Tuesday, June 2, 2009

Do you have an Audience or a Community? Why Social Networking Matters

Today we welcome Douglas McLennan to the Conference Blog! Mr. McLennan is the editor of artsjournal.com and will be one of our panelists for the Toolbox session called Getting the Most Out of Social Networking on June 12.

Posted by Douglas McLennan:

I’m trying not to freak out. Everything is changing. The news business is falling apart, the economy’s a mess, and every time I look at ArtsJournal, the website I edit, it seems about ten years out of date. This time next year, the news business won’t look anything like it does now. At least half a dozen major newspapers will be out of business, and at least one or more major American city will be without a metro daily paper.

This week General Motors went bankrupt. I recently saw a list of brands predicted to fail this year, including Budget rental car, Borders books, Old Navy, Chrysler, Eddie Bauer and United Airlines. And how many banks have gone out of business so far in this recession?

Business models that were fundamentally changing before the recession hit are in free fall as the economy tanks. Systems that have worked for decades suddenly no longer seem up to the job. And speaking of jobs, there don’t seem to be any. Something big is going on, not just in the way America does business, but in the ways our culture works, and even some of our usual approaches to solving problems don’t seem to be working.

It isn’t enough, for example, simply to reach for a new set of tools. Many industries (hello newspapers) have mistaken the business they’re in, confusing their platform for their product. In the new digital economy, this is a disaster. Platforms are transitory, tools are constantly changing, and if you’re not careful, today’s platform is tomorrow’s anchor tied to your feet.

Social networking is the It Girl of the moment. Everyone’s blogging, twittering and Facebooking trying to figure out how these tools fit in to a new business model. The good news is that the social networking movement is pushing arts organizations to reconsider their relationships with audiences. The bad news is that many social networking projects are more about the tools and the platform than the ideas under the hood.

Chasing after tools on the web is a losing tactic that puts you in the position of always trying to play catch up. The better strategy is to understand that social networking can fundamentally change the relationship between you and your audience.

The Open Source movement has proven to be a powerful model for a number of reasons, not least of which is because it allows users not to be tied to and limited by closed platforms. Progress is incremental and continuous and new tools can be absorbed without the need to be making radical shifts in direction.

I think there’s a big difference between building audiences and creating community. If you’re just about getting audiences, then you’re just one more product on an increasingly crowded shelf.
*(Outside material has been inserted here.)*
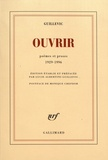 Eugène Guillevic - Ouvrir - Poèmes et proses (1929-1996).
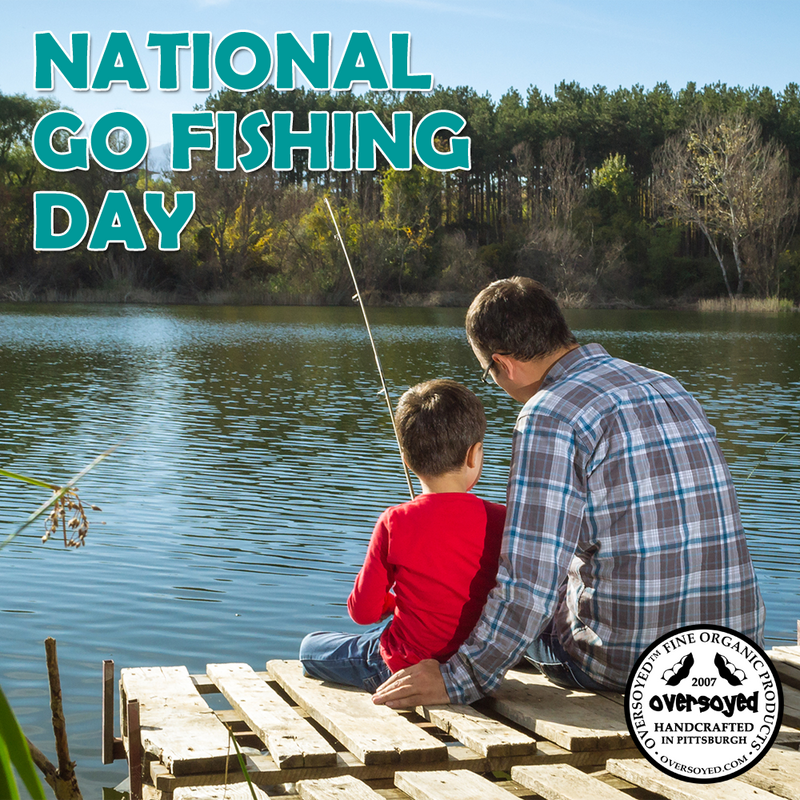 OverSoyed Fine Organic Products - National Go Fishing Day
It doesn’t matter how good you are at what you do; when every other product is just a click away (or its equivalent), you’re not always going to be first choice of the fickle consumer.

If, on the other hand, instead of seeing yourself as a producer of product you’re also an infrastructure around which a community can form and interact, then the relationship is dynamically different and your importance in it fundamental. Social networking, at its best, is the tools that help you become that infrastructure for a community.

1 comment:

Alton Accola said...

Developing a presence of social sites such as Facebook, MySpace, and Twitter is an ongoing work in progress. We are consistently looking for community groups which match our artist's demographics and interests. Each member of our team is in the midst of reading "The New Rules of Marketing and PR" by David Meerman Scott. Internet social sites are the new version of the old telephone party line. Listeners with similar interests are tuned in. Five By Design is excited about the future of POPS because they are listening to the comments of our audience which is shaping their productions.